** Opening Recorded data block **
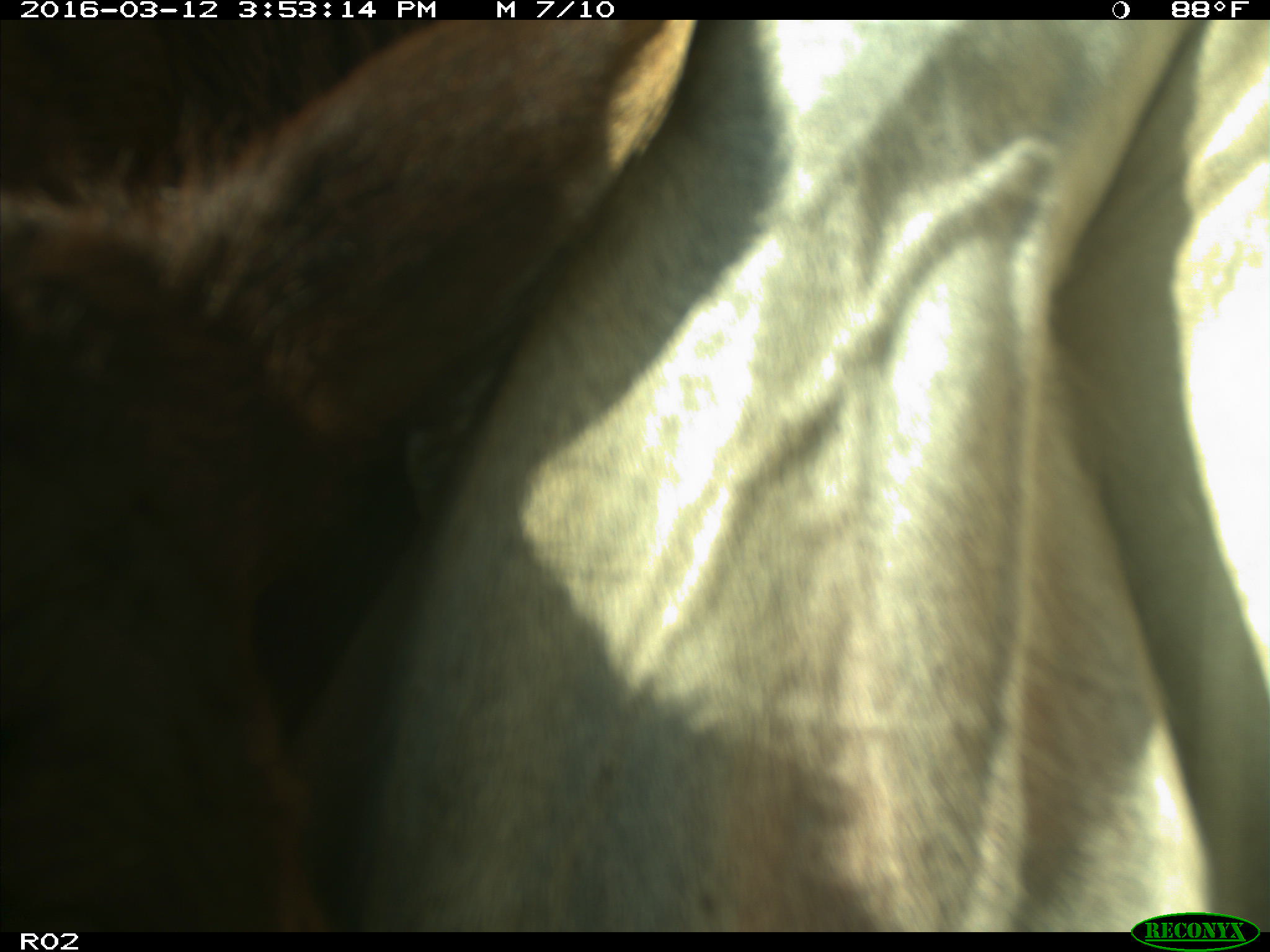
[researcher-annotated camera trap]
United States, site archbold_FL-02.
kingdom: Animalia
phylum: Chordata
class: Mammalia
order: Artiodactyla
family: Bovidae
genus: Bos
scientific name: Bos taurus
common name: domestic cow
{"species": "Bos taurus (domestic cow)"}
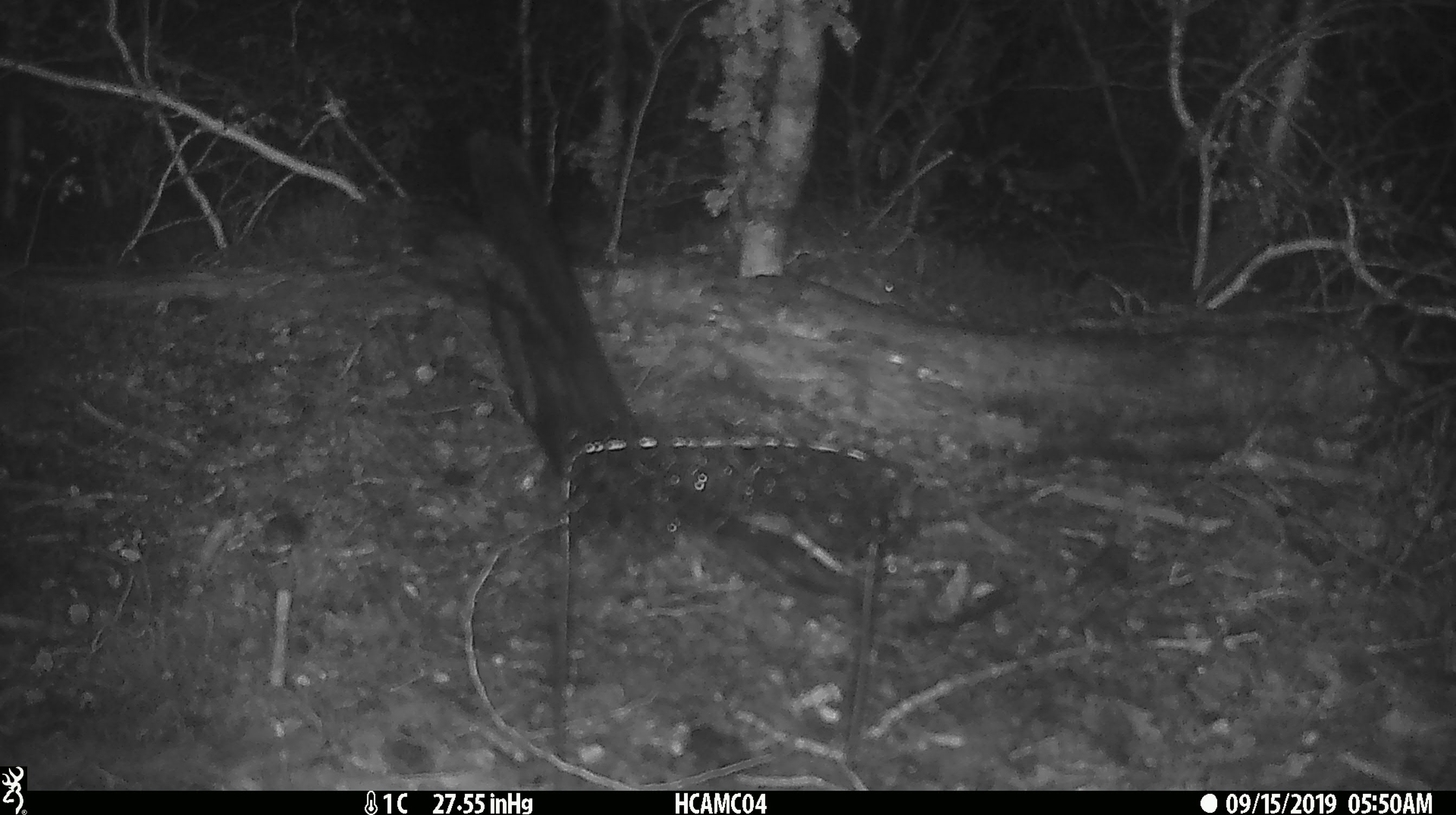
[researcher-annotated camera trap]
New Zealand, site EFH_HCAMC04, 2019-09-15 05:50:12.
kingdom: Animalia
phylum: Chordata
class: Mammalia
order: Rodentia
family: Muridae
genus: Mus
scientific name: Mus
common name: mouse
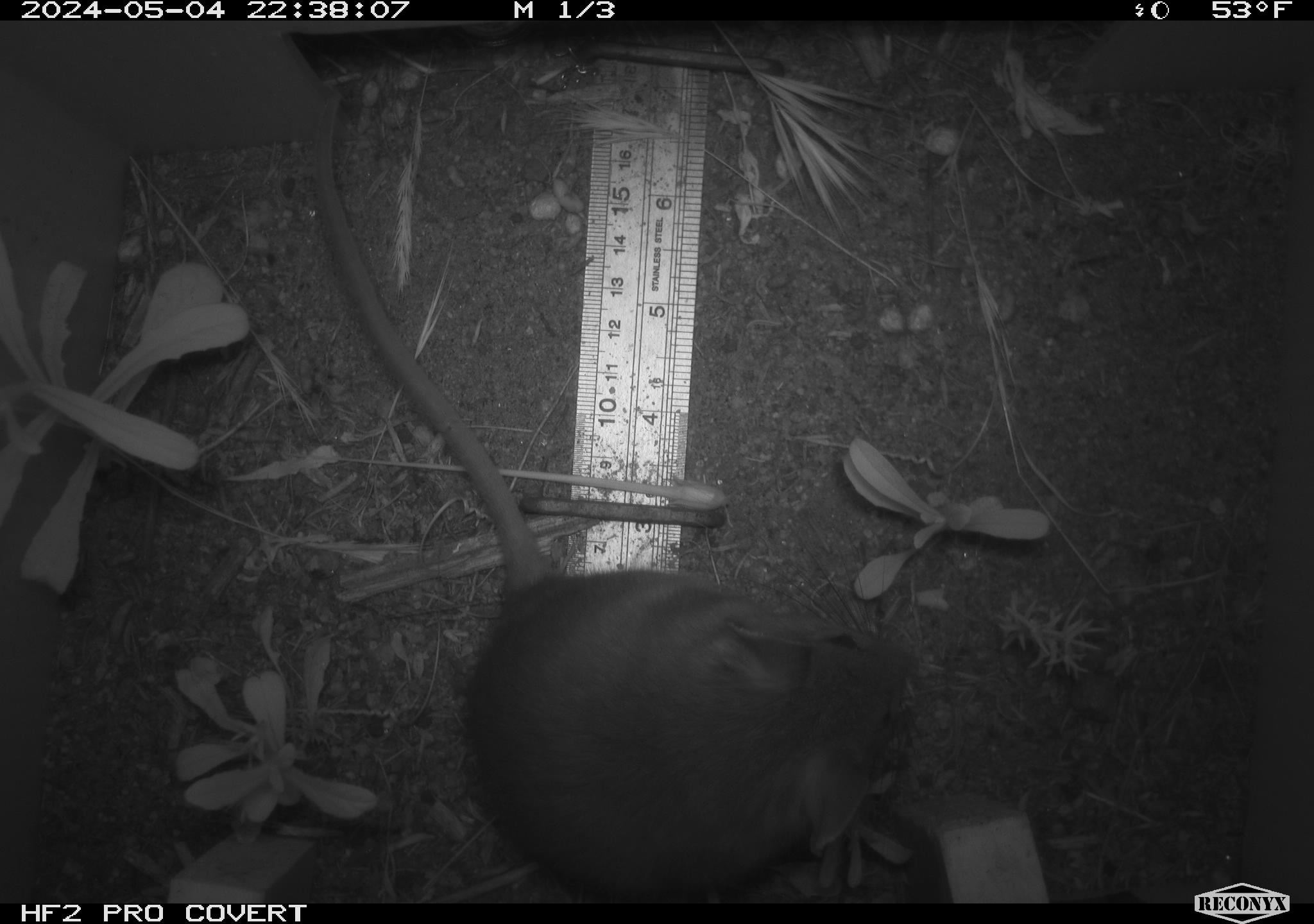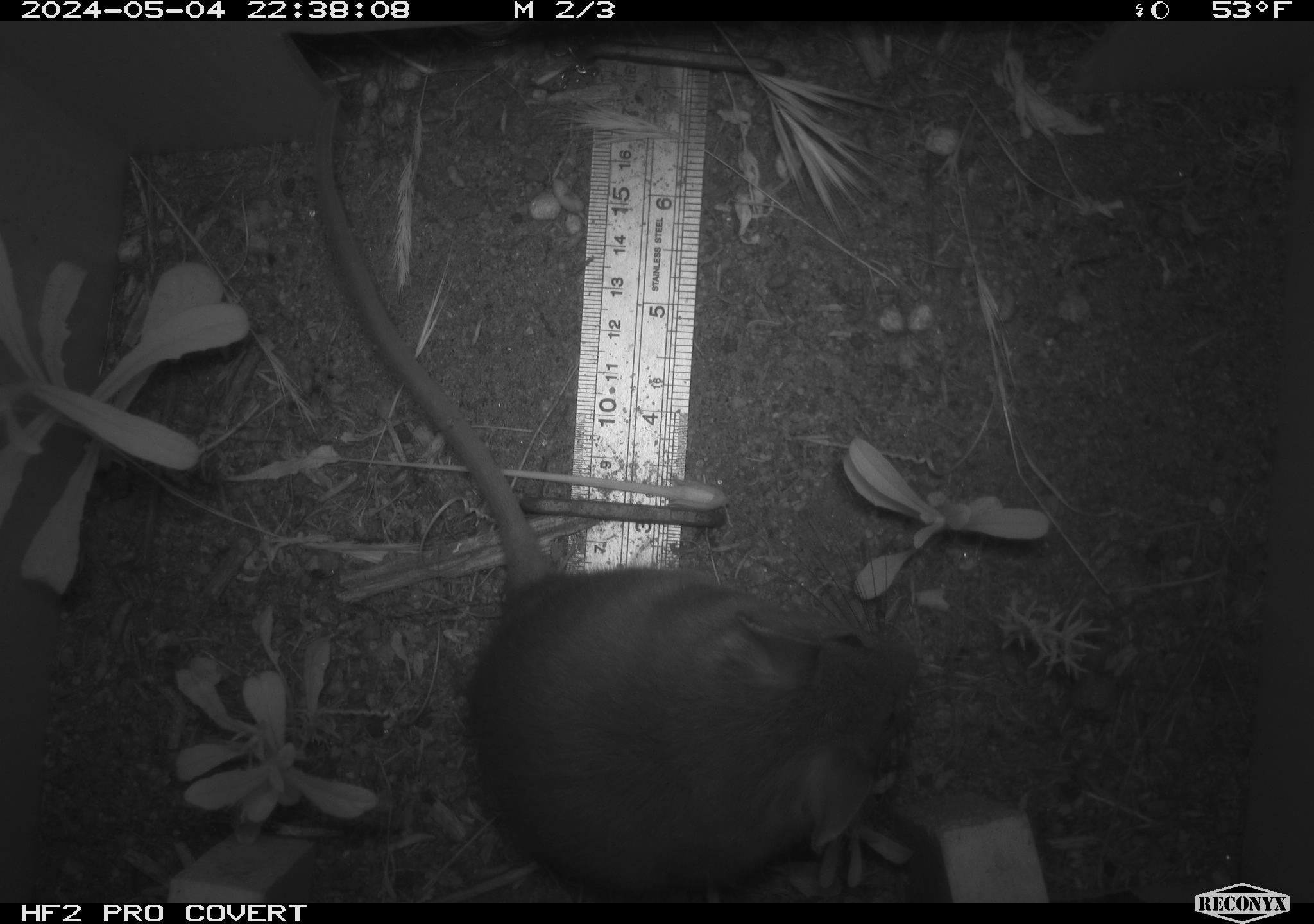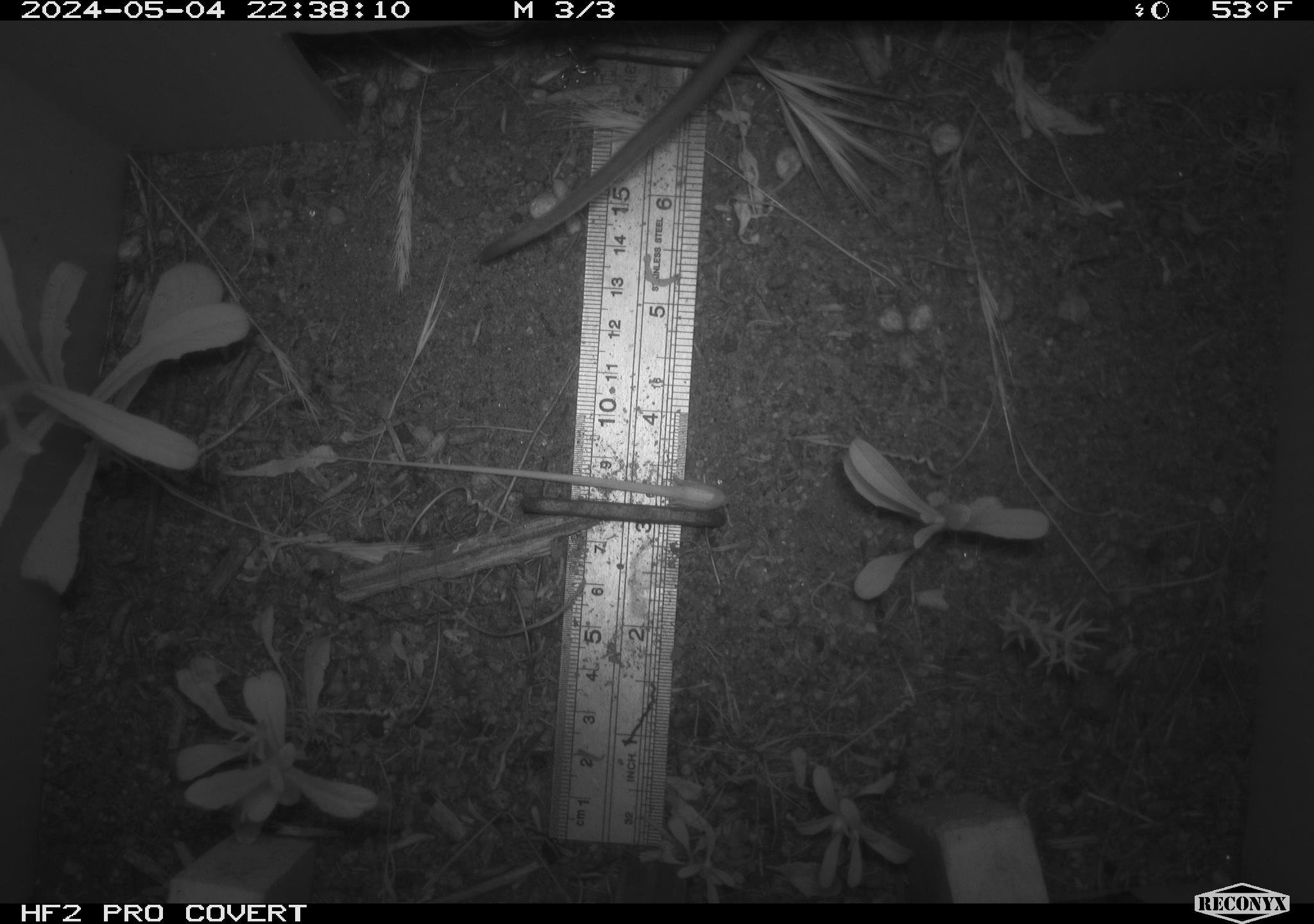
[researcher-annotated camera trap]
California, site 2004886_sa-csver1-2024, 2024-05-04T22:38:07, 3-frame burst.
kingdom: Animalia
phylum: Chordata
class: Mammalia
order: Rodentia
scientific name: Rodentia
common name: rodent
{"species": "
** Closing Recorded data block **
Task statement →
Print the data above exactly, minus pictures.

Response to the task →
[researcher-annotated camera trap]
United States, site archbold_FL-02.
kingdom: Animalia
phylum: Chordata
class: Mammalia
order: Artiodactyla
family: Bovidae
genus: Bos
scientific name: Bos taurus
common name: domestic cow
{"species": "Bos taurus (domestic cow)"}
[researcher-annotated camera trap]
New Zealand, site EFH_HCAMC04, 2019-09-15 05:50:12.
kingdom: Animalia
phylum: Chordata
class: Mammalia
order: Rodentia
family: Muridae
genus: Mus
scientific name: Mus
common name: mouse
[researcher-annotated camera trap]
California, site 2004886_sa-csver1-2024, 2024-05-04T22:38:07, 3-frame burst.
kingdom: Animalia
phylum: Chordata
class: Mammalia
order: Rodentia
scientific name: Rodentia
common name: rodent
{"species": "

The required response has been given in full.